Queridos hermanos y hermanas, ¡me da muchísimo gusto estar con ustedes! Como se darán cuenta en un momento, el español no es mi primer idioma, y Miguel Arias, un amigo de Loyola Press es quien ha traducido mi conferencia para el día de hoy. No obstante, quería hacer esta presentación en español a fin de entablar una conversación con ustedes más directa e íntima. De antemano me disculpo por los errores que pueda cometer. Si digo algo ofensivo, no lo hago con mala intención, ¡sino porque mi español sin duda es muy malo!
Gran parte de mi experiencia como cristiano ha sido formada gracias a mi interacción con la cultura hispana o latina, tanto así que me cuesta muchísimo trabajo imaginar mi vida sin ella. Lo mismo aplica a la Iglesia Católica en los Estados Unidos de América. ¿Quién puede imaginar a nuestra Iglesia sin las contribuciones tan humanas, vibrantes y sentidas por parte de la comunidad de habla hispana?
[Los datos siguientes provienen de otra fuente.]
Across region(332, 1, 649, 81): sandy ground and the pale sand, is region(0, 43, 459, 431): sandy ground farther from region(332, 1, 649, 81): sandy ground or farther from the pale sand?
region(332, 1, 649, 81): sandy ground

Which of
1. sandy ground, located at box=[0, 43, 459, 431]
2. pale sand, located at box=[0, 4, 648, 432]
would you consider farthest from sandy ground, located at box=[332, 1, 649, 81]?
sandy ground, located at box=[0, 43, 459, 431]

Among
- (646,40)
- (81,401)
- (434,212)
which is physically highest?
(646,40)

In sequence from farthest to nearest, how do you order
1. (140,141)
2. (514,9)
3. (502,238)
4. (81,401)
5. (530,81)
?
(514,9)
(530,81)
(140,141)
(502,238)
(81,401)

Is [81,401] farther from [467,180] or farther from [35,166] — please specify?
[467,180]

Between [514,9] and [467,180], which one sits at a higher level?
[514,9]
Hace muchísimo tiempo tomé una gran decisión mientras cursaba el séptimo grado de primaria, ¡y es una decisión con la que ustedes quizas no estarán de acuerdo! Se me presentó la oportunidad de estudiar francés o español, y escogí… francés, por la sencilla razón de que el libro de texto para aprender español era mucho más grueso, y por lo tanto, ¡mucho más difícil! Así pues, me inscribí en las clases de francés.
No obstante, mi papá, hablaba español sin ningún problema (esto lo logró debido a la facilidad que tenía para aprender idiomas y a la amistad que tenía con sus colegas de habla hispana en su lugar de trabajo) y muchos de mis compañeros de preparatoria estaban estudiando español. Así que para el siguiente año, además de estudiar francés, también me inscribí para las clases de español. Mi maestro era conocido como Mr. Joe, a quien por supuesto, llamábamos “Señor José”. (El siguiente año, mi maestro no tenía un nombre muy hispano que digamos, porque nos referíamos a él como el Señor Doyle).
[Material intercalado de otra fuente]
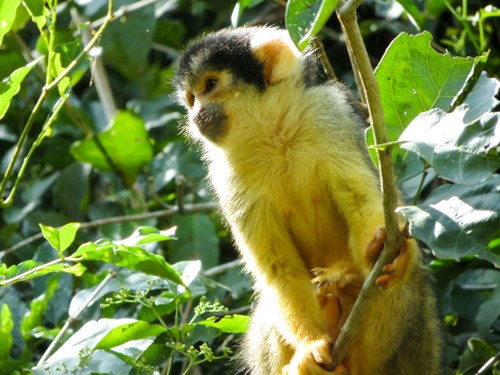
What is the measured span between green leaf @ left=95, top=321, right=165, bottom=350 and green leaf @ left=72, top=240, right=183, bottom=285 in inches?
8.0

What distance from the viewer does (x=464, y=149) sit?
2.25 metres

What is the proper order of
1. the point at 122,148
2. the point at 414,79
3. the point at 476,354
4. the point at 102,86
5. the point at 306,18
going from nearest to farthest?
1. the point at 306,18
2. the point at 414,79
3. the point at 476,354
4. the point at 122,148
5. the point at 102,86

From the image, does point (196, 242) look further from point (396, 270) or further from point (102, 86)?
point (396, 270)

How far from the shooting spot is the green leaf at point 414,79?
2.89 metres

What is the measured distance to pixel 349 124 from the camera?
382cm

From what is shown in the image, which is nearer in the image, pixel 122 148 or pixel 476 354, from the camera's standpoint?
pixel 476 354

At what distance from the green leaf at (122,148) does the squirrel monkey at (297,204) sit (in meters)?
1.26

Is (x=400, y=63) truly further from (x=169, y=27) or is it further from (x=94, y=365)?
(x=169, y=27)

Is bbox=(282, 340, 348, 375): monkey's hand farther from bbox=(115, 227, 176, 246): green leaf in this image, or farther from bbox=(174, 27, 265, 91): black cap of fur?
bbox=(174, 27, 265, 91): black cap of fur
Desde mis primeros momentos en clase, me enamoré del idioma castellano por el sonido de las palabras mismas; las consonantes claramente enunciadas y, especialmente, por la manera en que las erres han de ser pronunciadas (en lugar de comérselas, como sucede en el idioma francés). Espero que un día pueda hablar español tan bien como lo hacía mi papá.
Aquellas clases de español que tomé durante los años de la preparatoria me fueron muy útiles diez años después cuando ingresé al noviciado Jesuita en 1988. Dado que a todos los jesuitas estadounidenses se les pide que estudien el idioma, se nos pidió a los novicios que durante el verano estudiáramos español.
Así pues, un verano caliente, en el sótano de una Iglesia Episcopal de Cambridge, Mass., repasé todo el vocabulario, la gramática y la estructura de los enunciados que había aprendido una década antes en la preparatoria. Y fue entonces cuando me enamoré nuevamente del idioma castellano, de su español.
Pero esta vez, mi amor por el castellano fue más profundo aún. Esta ocasión no era simplemente una cuestión de imagen o de cultura, era cuestión de testimonio cristiano. Una de las experiencias más profundas durante mis años de novicio fue el martirio de seis jesuitas que trabajaban en la Universidad Centroamericana José Simeón Cañas, en San Salvador, junto con su cocinera y su hija, en el año de 1989. Su trabajo a favor de los pobres llevó a estos Jesuitas a no huir, sino estar al lado de sus hermanos y hermanas y, consecuentemente, ser asesinados durante el conflicto civil en El Salvador.
En esta ocasión entendí realmente, por primera vez, que un cristianismo verdadero tiene su propio costo. Ese martirio no es algo que solamente tuvo lugar durante el período de la Primera Iglesia. Las historias de los santos y santas continúan hasta el día de hoy. Me resulta muy difícil explicar en palabras lo mucho que este evento significó en mi vida cristiana.